What do these nagging Palestinians want from us? They should be thankful that Prime Minister Benjamin Netanyahu says he supports two states for two peoples. So what if he also swore that Jerusalem will remain unified forever under Israeli sovereignty, vowed that Ariel is an inalienable part of the state and promised that the Israel Defense Forces will retain control of the Jordan River?
Palestinian President Mahmoud Abbas was not born yesterday; he understands that the prime minister does not really plan to continue the annexation of the Muslim Quarter in Jerusalem's Old City. It's clear that Netanyahu knows that it is unacceptable to thrust a long finger like Ariel into the heart of a Palestinian state. Surely he does not think that on the way home from Jordan a citizen of a sovereign Palestine would have to tell an Israeli security guard who packed his suitcase.

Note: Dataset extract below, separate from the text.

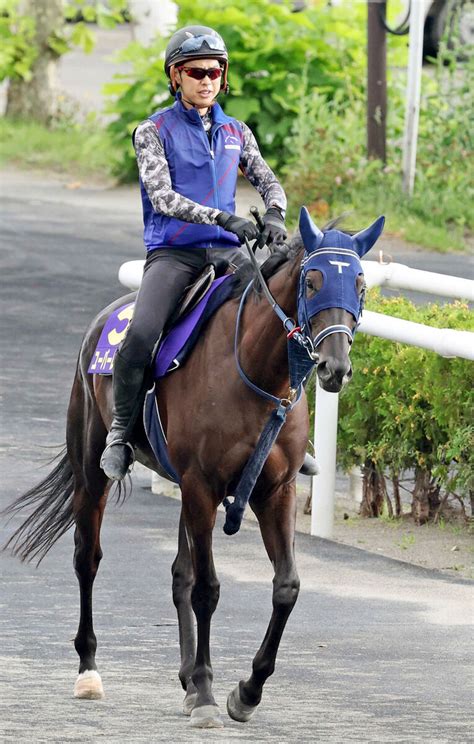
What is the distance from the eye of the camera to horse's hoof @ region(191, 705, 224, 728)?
254 inches

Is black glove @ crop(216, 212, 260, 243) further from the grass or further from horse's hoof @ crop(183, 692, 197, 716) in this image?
the grass

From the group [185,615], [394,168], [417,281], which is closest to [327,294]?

Why do we believe Netanyahu when he makes peace noises and convince ourselves that he is only pretending when he hugs settlers? If the prime minister has no problem making baseless declarations for a domestic audience, why should he have a problem making empty statements for external consumption? If the prime minister is willing to take Jerusalem's name in vain to appease cabinet members Moshe Ya'alon or Avigdor Lieberman, who can promise to Abbas that the Bar-Ilan speech, which was only meant to shake off Barack Obama and Hillary Clinton, is not just a ruse?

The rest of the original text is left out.